What to do
Where the word "marking" occurs in a line of the listing, please copy the line.

··· Supplied records

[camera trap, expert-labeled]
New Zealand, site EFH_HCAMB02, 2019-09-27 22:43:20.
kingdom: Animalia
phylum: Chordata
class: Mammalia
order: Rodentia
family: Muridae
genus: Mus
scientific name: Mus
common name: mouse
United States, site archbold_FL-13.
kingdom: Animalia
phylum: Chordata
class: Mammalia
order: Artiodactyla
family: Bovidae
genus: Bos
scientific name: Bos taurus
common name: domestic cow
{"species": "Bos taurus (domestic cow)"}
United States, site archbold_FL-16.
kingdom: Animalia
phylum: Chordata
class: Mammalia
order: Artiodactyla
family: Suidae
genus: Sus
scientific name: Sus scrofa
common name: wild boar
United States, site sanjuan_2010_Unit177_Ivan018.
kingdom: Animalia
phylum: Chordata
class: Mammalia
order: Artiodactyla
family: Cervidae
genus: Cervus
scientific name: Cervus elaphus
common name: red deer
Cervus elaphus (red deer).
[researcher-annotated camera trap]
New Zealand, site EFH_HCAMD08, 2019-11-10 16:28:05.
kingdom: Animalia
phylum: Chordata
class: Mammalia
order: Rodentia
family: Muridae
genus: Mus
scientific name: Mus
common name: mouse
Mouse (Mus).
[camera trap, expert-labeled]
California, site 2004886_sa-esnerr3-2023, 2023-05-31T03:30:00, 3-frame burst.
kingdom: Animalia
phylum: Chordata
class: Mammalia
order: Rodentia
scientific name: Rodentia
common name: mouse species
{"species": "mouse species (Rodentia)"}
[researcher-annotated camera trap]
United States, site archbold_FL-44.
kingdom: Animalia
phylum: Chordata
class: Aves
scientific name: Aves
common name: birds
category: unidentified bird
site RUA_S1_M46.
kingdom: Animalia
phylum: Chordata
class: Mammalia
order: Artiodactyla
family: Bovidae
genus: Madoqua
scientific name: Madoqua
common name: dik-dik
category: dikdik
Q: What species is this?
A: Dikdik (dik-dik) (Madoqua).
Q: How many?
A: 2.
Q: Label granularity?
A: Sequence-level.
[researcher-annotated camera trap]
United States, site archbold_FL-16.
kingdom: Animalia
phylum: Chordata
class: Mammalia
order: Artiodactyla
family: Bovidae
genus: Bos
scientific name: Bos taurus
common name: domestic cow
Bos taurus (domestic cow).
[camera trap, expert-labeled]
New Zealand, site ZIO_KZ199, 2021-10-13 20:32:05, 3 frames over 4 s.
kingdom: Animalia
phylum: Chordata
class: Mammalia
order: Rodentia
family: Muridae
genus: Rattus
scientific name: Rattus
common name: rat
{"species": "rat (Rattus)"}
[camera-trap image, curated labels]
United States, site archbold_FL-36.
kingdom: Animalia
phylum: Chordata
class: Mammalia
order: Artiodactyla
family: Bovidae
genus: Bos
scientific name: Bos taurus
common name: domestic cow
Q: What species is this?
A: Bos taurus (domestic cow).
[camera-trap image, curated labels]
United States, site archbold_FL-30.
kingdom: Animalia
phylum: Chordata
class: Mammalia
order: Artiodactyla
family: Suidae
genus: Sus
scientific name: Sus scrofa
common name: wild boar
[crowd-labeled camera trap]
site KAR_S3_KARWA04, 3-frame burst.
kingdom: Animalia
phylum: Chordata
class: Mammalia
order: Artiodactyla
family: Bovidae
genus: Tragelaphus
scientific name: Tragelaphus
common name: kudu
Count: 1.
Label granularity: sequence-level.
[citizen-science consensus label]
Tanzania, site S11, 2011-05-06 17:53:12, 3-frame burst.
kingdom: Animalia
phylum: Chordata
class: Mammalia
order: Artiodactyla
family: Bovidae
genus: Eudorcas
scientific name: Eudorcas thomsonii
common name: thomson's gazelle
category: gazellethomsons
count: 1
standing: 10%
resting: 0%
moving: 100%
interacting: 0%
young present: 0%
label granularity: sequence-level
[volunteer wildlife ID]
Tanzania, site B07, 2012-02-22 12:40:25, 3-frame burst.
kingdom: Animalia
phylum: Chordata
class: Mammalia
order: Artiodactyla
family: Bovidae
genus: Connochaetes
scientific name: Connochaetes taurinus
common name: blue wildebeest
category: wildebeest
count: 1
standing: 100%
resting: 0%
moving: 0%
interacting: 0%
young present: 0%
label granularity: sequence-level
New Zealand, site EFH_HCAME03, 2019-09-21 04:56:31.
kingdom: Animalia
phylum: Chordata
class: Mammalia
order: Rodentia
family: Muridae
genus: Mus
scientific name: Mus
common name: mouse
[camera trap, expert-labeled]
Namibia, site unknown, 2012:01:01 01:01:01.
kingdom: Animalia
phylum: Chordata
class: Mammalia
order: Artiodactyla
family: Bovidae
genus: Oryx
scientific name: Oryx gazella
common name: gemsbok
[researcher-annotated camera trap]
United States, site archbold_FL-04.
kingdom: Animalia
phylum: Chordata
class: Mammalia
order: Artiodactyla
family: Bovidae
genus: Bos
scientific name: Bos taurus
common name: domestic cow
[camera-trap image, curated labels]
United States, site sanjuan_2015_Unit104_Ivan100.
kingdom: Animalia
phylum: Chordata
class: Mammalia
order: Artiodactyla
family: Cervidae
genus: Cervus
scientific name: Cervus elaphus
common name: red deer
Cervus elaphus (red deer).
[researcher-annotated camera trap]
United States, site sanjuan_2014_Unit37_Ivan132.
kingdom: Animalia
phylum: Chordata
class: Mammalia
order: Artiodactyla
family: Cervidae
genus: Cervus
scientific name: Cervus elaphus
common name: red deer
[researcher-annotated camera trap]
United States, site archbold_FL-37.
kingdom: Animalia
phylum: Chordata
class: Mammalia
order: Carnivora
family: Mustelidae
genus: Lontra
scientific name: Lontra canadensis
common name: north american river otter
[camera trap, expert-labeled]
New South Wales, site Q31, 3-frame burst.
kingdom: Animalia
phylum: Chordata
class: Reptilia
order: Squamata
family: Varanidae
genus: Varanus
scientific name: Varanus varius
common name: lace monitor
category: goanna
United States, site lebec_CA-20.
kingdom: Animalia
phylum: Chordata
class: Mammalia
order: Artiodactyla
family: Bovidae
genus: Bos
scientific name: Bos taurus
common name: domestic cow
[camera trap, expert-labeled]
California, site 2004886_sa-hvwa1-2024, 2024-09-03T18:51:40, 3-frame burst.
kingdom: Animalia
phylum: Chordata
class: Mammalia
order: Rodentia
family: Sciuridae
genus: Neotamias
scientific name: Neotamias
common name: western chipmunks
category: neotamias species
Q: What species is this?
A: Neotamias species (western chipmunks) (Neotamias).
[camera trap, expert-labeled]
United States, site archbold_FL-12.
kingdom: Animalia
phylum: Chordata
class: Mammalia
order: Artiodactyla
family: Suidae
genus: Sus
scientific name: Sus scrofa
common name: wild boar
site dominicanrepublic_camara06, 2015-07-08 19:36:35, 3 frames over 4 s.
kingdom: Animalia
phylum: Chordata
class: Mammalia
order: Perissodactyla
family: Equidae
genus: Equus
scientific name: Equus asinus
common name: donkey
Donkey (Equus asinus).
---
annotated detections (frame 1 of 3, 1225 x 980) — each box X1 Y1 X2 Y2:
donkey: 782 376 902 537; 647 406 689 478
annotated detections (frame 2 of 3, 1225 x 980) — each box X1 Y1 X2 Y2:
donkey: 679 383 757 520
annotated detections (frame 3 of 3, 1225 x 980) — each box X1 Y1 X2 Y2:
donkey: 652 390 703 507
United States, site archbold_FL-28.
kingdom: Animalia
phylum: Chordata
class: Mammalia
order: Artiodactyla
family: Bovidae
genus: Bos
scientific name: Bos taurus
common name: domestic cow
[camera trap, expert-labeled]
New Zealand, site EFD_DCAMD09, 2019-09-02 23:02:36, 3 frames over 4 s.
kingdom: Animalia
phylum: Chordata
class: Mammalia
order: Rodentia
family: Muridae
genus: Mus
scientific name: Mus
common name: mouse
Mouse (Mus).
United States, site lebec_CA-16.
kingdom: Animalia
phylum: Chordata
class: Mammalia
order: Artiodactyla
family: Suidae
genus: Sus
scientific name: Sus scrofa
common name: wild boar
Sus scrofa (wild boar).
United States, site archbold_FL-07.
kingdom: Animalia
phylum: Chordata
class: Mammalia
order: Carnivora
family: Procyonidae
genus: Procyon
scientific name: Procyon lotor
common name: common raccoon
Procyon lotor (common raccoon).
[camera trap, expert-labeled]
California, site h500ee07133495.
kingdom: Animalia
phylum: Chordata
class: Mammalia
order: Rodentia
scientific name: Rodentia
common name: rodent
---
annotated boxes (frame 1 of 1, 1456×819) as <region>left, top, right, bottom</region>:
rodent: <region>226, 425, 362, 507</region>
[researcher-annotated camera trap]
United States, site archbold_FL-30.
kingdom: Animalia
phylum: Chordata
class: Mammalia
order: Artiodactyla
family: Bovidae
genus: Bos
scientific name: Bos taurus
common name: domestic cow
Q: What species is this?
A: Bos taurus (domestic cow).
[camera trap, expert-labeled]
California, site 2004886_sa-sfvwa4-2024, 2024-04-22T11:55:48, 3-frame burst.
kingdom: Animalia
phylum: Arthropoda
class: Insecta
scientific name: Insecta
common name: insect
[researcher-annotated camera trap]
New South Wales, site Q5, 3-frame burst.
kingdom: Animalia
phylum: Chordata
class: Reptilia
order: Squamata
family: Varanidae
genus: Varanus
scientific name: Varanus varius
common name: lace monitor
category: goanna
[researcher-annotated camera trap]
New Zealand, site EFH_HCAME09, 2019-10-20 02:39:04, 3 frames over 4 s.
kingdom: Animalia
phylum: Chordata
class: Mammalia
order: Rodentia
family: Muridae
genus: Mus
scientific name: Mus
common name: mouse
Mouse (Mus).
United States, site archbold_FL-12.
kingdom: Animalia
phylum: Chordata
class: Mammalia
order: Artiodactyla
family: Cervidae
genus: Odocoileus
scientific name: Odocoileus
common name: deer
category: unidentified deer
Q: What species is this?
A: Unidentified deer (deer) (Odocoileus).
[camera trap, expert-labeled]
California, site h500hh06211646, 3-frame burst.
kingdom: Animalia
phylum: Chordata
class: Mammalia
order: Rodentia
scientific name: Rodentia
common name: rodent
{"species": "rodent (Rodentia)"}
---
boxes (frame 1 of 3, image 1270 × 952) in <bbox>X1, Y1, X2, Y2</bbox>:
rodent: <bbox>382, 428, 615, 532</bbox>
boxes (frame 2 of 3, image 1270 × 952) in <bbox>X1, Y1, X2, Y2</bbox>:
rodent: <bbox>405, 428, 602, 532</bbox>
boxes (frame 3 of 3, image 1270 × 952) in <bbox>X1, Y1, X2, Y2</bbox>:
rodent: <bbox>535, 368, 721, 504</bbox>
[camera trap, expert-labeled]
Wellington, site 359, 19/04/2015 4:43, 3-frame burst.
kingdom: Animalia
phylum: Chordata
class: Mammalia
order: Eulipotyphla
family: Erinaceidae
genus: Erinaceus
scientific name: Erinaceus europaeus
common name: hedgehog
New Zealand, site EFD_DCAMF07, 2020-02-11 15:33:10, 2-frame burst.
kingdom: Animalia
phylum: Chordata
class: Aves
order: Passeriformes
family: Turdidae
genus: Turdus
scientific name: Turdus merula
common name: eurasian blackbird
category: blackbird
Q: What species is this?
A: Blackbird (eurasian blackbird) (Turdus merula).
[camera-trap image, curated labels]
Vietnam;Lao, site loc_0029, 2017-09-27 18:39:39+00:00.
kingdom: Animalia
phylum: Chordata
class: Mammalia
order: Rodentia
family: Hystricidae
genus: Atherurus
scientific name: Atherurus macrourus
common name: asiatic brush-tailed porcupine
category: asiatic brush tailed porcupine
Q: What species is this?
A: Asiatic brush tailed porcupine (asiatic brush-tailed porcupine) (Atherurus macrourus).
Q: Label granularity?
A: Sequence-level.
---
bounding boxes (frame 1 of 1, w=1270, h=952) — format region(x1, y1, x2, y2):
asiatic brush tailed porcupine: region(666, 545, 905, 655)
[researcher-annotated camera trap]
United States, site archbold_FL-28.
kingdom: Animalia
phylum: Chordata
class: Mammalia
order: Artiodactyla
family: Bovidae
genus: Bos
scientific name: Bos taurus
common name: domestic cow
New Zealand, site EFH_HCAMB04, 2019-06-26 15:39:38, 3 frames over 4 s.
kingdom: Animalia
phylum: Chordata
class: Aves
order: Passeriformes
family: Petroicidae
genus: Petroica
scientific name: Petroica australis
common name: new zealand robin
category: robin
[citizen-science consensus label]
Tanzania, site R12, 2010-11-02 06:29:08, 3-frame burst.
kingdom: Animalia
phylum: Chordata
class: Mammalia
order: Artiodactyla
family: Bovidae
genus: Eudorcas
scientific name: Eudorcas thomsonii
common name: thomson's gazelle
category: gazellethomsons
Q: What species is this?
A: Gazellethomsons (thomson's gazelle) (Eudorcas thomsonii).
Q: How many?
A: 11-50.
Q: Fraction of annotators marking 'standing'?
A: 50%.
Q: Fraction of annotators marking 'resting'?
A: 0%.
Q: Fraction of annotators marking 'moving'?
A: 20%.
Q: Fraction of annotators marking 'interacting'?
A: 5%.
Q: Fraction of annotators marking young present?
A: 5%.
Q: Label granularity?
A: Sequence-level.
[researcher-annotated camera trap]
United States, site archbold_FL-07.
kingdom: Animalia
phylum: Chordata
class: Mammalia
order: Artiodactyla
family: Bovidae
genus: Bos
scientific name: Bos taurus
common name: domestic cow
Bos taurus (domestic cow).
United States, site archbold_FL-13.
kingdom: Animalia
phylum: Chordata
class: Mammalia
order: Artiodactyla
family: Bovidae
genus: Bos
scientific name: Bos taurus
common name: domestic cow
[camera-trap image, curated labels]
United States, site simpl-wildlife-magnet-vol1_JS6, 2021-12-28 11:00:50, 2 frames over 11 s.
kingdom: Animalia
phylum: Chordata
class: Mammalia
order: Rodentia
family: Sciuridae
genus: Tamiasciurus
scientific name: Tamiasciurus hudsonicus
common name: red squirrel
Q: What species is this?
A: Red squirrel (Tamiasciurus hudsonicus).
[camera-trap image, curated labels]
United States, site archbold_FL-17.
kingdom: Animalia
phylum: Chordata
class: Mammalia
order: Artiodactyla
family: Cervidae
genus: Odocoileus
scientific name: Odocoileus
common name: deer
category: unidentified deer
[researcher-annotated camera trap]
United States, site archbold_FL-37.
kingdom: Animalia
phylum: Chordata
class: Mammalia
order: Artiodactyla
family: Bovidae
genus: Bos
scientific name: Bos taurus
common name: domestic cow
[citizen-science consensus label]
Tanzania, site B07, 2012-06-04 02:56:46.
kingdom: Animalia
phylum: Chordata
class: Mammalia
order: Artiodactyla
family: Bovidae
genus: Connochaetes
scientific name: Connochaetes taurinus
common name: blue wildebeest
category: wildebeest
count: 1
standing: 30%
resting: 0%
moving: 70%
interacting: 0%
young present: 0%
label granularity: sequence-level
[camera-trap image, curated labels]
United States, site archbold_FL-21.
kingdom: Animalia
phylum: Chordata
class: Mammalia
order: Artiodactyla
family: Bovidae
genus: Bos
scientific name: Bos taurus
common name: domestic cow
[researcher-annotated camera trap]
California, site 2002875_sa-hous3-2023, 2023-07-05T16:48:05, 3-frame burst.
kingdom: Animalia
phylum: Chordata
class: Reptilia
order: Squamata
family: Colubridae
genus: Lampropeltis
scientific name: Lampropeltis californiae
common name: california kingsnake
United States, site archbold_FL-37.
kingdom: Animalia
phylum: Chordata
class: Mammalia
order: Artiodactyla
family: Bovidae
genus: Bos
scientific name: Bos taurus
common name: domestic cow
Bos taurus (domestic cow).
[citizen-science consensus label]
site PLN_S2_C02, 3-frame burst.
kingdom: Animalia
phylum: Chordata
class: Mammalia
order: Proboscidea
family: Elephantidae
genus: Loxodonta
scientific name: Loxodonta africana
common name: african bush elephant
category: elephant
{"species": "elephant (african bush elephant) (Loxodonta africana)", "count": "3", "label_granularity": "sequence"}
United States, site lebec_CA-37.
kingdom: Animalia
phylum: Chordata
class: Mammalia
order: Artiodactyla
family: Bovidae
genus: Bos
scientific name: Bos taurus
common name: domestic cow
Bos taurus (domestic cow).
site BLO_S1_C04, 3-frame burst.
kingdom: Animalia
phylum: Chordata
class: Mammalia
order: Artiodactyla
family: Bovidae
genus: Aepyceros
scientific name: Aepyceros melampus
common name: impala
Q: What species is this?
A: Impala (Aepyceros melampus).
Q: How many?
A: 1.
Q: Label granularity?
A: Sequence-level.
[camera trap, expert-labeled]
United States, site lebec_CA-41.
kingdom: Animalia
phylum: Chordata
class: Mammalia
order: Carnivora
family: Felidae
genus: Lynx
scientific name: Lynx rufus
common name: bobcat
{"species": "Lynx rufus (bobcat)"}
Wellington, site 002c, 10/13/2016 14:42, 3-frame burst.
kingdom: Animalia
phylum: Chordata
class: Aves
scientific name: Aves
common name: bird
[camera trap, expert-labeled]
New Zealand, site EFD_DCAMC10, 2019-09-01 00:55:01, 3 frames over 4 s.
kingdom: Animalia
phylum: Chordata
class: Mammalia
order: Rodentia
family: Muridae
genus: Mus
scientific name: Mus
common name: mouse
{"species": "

······

Task result
Q: Fraction of annotators marking 'standing'?
Q: Fraction of annotators marking 'resting'?
Q: Fraction of annotators marking 'moving'?
Q: Fraction of annotators marking 'interacting'?
Q: Fraction of annotators marking young present?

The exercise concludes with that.